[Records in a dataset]
● ● ● ● ● ● ●

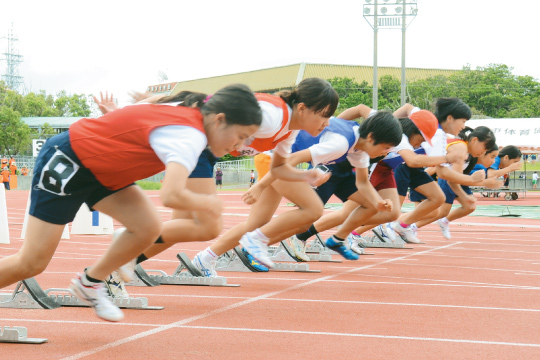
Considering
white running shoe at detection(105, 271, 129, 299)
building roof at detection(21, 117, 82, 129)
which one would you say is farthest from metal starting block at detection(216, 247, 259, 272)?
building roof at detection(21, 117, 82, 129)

● ● ● ● ● ● ●

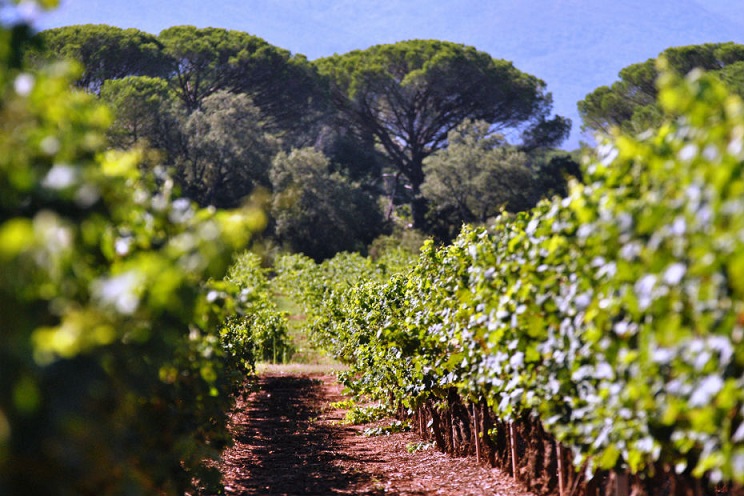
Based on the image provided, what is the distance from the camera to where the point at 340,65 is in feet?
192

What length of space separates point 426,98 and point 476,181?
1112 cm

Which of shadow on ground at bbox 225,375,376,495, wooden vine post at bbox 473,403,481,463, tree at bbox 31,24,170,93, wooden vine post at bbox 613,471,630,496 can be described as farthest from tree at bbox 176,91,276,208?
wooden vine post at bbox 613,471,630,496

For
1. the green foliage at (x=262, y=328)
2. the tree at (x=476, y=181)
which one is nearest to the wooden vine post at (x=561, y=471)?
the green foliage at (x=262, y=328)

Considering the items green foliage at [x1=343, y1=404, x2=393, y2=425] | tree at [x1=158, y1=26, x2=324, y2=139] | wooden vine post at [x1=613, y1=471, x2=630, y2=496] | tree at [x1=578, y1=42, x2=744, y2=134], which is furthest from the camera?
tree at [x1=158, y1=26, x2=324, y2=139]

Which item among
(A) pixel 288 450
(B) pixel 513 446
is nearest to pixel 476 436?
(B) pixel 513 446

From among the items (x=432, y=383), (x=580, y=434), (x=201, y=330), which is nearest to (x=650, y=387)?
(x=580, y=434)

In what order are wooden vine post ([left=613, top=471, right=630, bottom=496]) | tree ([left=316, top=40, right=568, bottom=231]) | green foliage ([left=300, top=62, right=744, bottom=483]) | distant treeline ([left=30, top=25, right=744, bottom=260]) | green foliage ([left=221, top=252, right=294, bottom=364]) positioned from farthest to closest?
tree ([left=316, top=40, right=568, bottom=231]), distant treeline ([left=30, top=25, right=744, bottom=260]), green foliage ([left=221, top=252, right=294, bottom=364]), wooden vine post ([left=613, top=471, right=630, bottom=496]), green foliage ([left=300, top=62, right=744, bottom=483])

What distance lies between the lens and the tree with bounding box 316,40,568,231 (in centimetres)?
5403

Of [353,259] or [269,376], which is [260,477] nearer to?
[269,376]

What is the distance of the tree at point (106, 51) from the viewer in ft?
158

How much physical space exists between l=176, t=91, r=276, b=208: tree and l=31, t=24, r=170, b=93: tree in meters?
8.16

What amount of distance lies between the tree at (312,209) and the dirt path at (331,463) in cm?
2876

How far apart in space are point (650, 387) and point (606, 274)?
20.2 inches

● ● ● ● ● ● ●

◆ WHAT THE TASK REQUIRES
Copy the lines above word for word, starting at the line that contains "Which item among" and ending at the line that contains "20.2 inches".

◆ COMPLETE RESPONSE
Which item among
(A) pixel 288 450
(B) pixel 513 446
is nearest to pixel 476 436?
(B) pixel 513 446

From among the items (x=432, y=383), (x=580, y=434), (x=201, y=330), which is nearest to (x=650, y=387)?
(x=580, y=434)

In what order are wooden vine post ([left=613, top=471, right=630, bottom=496]) | tree ([left=316, top=40, right=568, bottom=231]) | green foliage ([left=300, top=62, right=744, bottom=483]) | distant treeline ([left=30, top=25, right=744, bottom=260]) | green foliage ([left=221, top=252, right=294, bottom=364]) positioned from farthest to closest?
tree ([left=316, top=40, right=568, bottom=231]), distant treeline ([left=30, top=25, right=744, bottom=260]), green foliage ([left=221, top=252, right=294, bottom=364]), wooden vine post ([left=613, top=471, right=630, bottom=496]), green foliage ([left=300, top=62, right=744, bottom=483])

What distance lies between the lens and the tree with bounding box 316,40,568,231 (in centimetres)?
5403

Of [353,259] or [269,376], which is [260,477] nearer to?
[269,376]

What is the distance of the tree at point (106, 51) from the viewer in ft?
158

How much physical space exists between l=176, t=91, r=276, b=208: tree and l=31, t=24, r=170, b=93: tree in meters?
8.16

What amount of distance lies between the tree at (312,209) and the dirt path at (331,463) in cm?
2876

How far apart in space are point (650, 387) and point (606, 274)?
20.2 inches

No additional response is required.